EXTRAIT RETENU:
C'est une des contradictions formelles de ce contre‑discours, radicalement hostile aux valeurs bourgeoises, qu'il ne conçoit d'exposer sa « foi » révolutionnaire que dans un langage emprunté, faisant hautement révérence à l'hégémonie langagière. Quelques libertaires, hostiles par doctrine aux possibilistes comme aux marxistes, vont s'interroger sur cette propagande qui singe lourdement le langage bourgeois et qui est opposée point pour point à la langue que parle le populo. Les anarchistes comme Émile Pouget, le fameux Père Peinard, vont choisir de rompre ostensiblement avec le style noble des Jules Guesde ou des Paul Brousse, de parler à l'« overrier » son véritable langage en en stylisant ambigûment la « virilité » et le mépris des convenances. Le Père Peinard est un « gniaff » qui compose ses bafouilles chez le troquet en sifflant une chope après le turbin. Ce qui passe dans le langage de Pouget ce n'est pas seulement l'argot, c'est aussi une « spontanéité » de classe à quoi s'attache toute la tactique syndicaliste‑révolutionnaire :

La rosserie des patrons aussi me foutait en rage. Ces chameaux‑là n'en fichent pas un coup. Ils rappliquent à l'atelier une fois leur chocolat liché ; ce qu'ils savent faire chouettement, c'est gueuler après les compagnons et palper la bonne argent – sortis de là y a plus personne.

DONNÉES SOURCES:
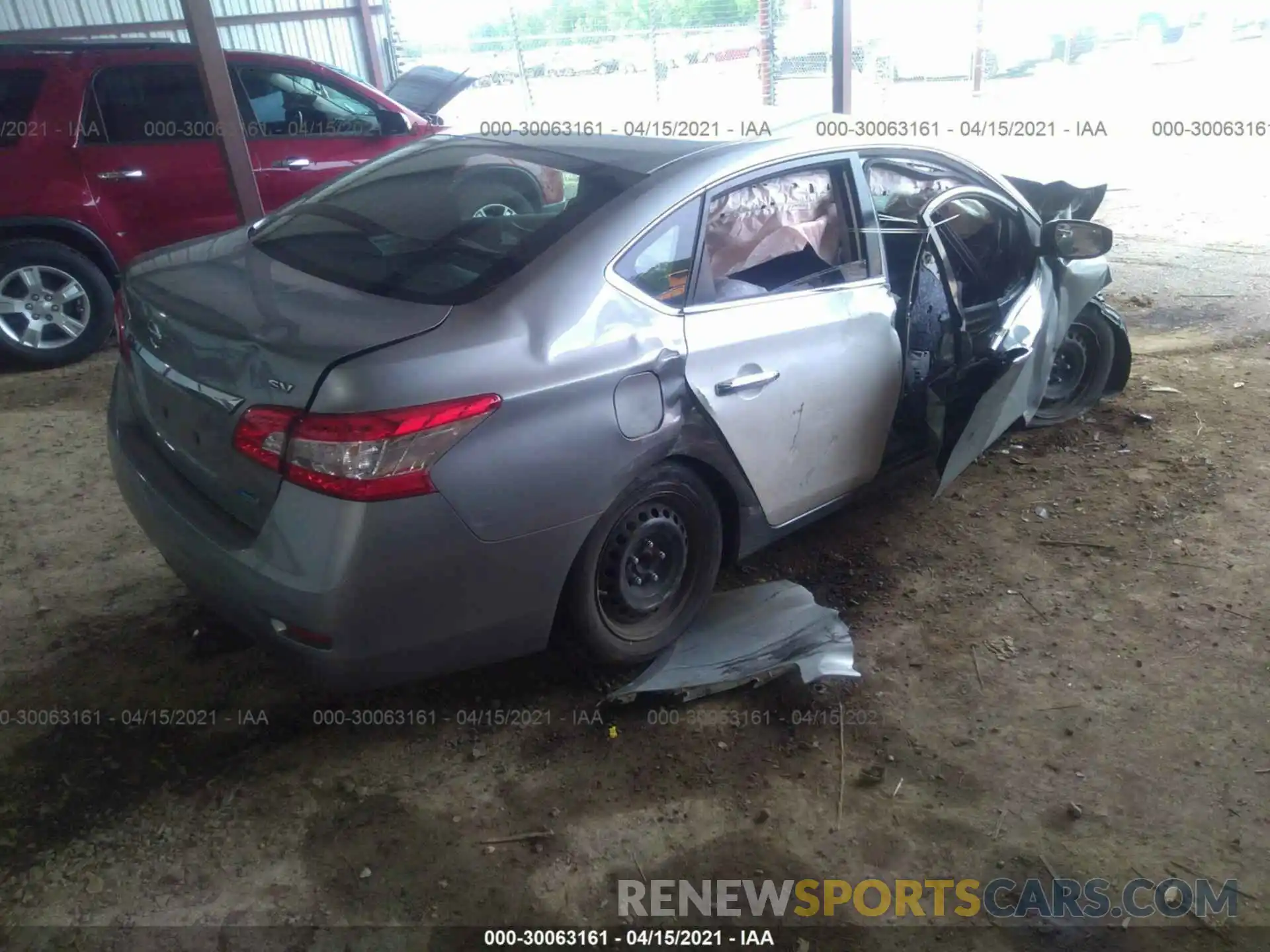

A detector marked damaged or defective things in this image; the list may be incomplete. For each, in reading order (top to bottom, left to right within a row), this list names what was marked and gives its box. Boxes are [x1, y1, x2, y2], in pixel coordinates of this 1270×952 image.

damaged silver sedan [104, 132, 1127, 685]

CONSIGNES:
- a) Relevez tous les mots que l'extrait sur la langue des anarchistes place entre guillemets.
- b) Donnez la suite de l'extrait sur la langue des anarchistes, à partir de sa dernière phrase.

RÉPONSES ATTENDUES:
- a) « foi », « overrier », « virilité », « gniaff », « spontanéité »

- b)
Je ne suis pas tenté d'approuver tout de go comme logique en soi et esthétiquement heureux, le sociolecte ouvriériste de Pouget ; loin de prendre la distance d'un énonciateur allégorique, le Prolétariat, distance qui est celle de la propagande collectiviste, Peinard nous la fait au bon zig :

Sur ce, les aminches, je vous serre la cuillère et à la revoyance59.

Les anars soupçonnent dans l'hypercorrection grammaticale des « autoritaires » comme un relent de futures bureaucraties prolétariennes et se flattent que les « enjuponnés » (les juges de la bourgeoisie) condamnent à tour de bras les libertaires pour crimes contre l'hégémonie linguistique avant tout :

"Ce que nous ne pouvons tolérer, c'est que vous écriviez dans un langage bas et trivial, terre à terre et que la populace puisse comprendre facilement", font‑ils dire aux juges60.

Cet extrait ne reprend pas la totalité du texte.